**Material for this task**.
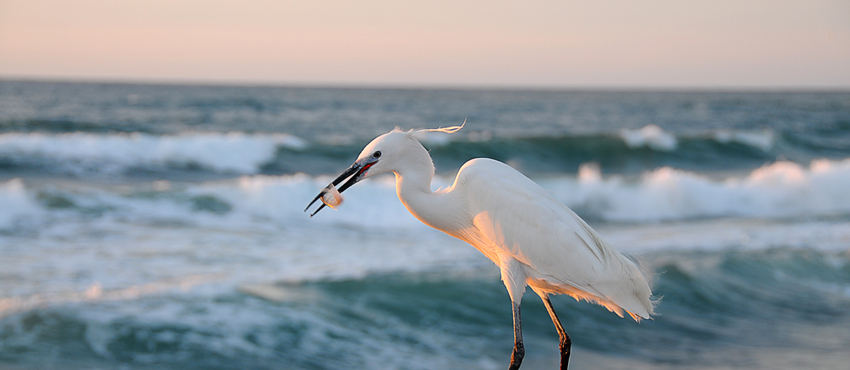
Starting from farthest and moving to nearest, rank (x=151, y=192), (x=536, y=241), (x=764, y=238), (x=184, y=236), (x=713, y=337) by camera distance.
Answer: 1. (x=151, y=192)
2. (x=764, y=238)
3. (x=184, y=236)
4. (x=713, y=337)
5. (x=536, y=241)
* * *
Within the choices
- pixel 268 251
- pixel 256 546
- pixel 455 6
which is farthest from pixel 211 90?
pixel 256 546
==
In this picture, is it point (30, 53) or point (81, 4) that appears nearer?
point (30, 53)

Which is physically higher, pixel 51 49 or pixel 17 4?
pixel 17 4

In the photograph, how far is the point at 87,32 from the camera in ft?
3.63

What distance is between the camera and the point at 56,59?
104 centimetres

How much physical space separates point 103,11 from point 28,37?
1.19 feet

**Your task**. Can you reproduce the lines starting at the one containing "Starting from farthest" and ending at the one containing "5. (x=536, y=241)", with "nearest" changed to "closest" and everything else left as it is?

**Correct response**.
Starting from farthest and moving to closest, rank (x=151, y=192), (x=536, y=241), (x=764, y=238), (x=184, y=236), (x=713, y=337) by camera distance.
Answer: 1. (x=151, y=192)
2. (x=764, y=238)
3. (x=184, y=236)
4. (x=713, y=337)
5. (x=536, y=241)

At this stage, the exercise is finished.